Other planned improvements include:
— remodeling of restrooms, including new finishes, floors and fixtures
— new lighting and way-finding signage in the mall and adjacent garages
— new flooring in various areas, including at mall entrances and the south rotunda corridor
— upgrading finishes in the new Georgia Street Court and a new connection to Meridian Street on the southeast side of the property
— modernizing the glass elevators on the north end of the mall
— adding a fresh, bright color scheme throughout the property
— refreshing the Arts Garden façade, including new lighting above the intersection of Washington and Illinois streets
It’s unclear exactly how much owners will spend on the improvements. The press release described the project as a “multi-million-dollar renovation,” but a spokesman for Simon declined to provide a specific figure.

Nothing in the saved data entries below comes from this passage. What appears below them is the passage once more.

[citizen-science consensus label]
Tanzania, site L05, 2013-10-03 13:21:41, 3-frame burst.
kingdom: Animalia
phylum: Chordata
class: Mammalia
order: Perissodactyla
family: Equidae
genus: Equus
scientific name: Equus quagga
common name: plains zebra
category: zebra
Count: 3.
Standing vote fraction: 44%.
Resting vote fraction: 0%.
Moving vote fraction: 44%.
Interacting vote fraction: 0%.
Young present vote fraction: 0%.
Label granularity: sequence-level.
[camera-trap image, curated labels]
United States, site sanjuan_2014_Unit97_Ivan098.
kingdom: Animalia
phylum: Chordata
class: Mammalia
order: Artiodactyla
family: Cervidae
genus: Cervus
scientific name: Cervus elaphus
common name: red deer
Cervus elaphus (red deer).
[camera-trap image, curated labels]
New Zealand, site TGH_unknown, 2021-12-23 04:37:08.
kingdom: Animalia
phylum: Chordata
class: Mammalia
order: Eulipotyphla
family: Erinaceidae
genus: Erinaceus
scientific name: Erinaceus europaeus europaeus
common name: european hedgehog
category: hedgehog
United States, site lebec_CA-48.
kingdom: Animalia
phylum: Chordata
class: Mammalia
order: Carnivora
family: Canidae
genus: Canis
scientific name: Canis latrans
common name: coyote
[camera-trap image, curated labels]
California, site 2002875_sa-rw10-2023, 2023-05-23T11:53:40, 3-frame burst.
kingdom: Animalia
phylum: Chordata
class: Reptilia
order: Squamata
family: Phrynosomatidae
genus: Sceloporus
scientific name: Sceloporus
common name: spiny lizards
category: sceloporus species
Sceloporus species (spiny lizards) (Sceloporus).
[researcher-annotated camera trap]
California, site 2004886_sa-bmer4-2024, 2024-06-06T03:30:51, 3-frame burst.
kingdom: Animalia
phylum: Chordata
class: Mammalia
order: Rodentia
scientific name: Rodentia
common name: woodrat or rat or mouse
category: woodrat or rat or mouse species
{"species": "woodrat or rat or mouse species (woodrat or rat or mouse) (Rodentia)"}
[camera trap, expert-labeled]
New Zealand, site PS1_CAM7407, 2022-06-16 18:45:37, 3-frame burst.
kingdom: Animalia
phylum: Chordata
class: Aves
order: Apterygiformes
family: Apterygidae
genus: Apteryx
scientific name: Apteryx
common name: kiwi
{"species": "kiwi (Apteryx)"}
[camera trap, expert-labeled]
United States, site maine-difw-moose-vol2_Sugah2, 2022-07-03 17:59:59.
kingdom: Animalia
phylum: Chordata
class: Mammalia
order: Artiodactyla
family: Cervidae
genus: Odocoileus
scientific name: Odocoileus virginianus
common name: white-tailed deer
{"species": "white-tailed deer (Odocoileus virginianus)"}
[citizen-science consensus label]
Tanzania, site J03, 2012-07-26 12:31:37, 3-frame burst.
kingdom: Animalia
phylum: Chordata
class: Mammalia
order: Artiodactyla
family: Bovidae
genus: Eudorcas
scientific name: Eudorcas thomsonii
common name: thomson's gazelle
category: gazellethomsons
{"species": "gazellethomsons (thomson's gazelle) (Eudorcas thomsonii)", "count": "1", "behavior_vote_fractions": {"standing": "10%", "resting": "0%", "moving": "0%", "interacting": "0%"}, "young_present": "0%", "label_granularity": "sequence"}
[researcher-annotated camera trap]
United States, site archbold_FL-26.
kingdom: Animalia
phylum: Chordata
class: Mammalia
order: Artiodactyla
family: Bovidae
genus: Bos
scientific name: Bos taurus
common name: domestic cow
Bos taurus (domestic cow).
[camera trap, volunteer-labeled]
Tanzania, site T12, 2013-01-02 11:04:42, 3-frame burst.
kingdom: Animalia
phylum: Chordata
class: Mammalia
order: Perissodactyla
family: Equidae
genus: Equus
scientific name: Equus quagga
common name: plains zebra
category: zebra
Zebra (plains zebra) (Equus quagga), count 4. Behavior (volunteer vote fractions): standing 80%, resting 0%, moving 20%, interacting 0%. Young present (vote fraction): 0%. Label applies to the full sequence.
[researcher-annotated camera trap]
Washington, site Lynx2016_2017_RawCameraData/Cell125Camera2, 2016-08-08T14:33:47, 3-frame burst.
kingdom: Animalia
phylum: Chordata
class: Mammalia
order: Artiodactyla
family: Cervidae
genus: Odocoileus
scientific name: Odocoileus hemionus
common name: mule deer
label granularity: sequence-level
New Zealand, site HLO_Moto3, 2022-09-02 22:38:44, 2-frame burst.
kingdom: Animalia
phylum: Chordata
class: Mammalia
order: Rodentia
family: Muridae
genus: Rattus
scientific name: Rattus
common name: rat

When Simon proposed a series of improvements to the mall in September 2015, parties briefed on the plan said the upgrades would run roughly $20 million. The proposed changes from 2015 stalled, but many of the improvements announced at the time now appear on the current list.
Meanwhile, the loss of Carson’s will leave a gaping hole at the high-traffic-intersection of Meridian and Washington streets And troubles continue inside the mall as well. Godiva Chocolatier is set to close on Feb. 25, and Andrews Jewelers shut down in late January, adding to the growing vacancy.
The fate of the mall is of vital interest to the Indianapolis mayor's office. The retail oasis was considered a linchpin in downtown's revival as a destination for shopping, nightlife and tourism. The city is a major investor in the mall and still owes $54 million in principal and interest on $187 million in bonds it took out in the 1990s to help fund the project.
Mayor Joe Hogsett's staff has been meeting with mall investors in recent weeks to determine how best to pitch the property going forward. Chief of Staff Thomas Cook told IBJ last month that city officials have been encouraging stakeholders to think futuristically about what could work best for the next two decades.
Angela Smith Jones, deputy mayor of economic development, said Monday that the mayor's office was encouraged by Simon's renovation plans.
“Thanks to innovative use of space and the addition of street-level restaurants, Circle Centre continues to be a profitable asset and a critical hub for residents and visitors alike," Jones said. "We look forward to working with the Partnership and Simon Property Group to ensure the continued success of this key downtown destination.”
The city is not contributing any funds to the renovation project, according to a city spokeswoman.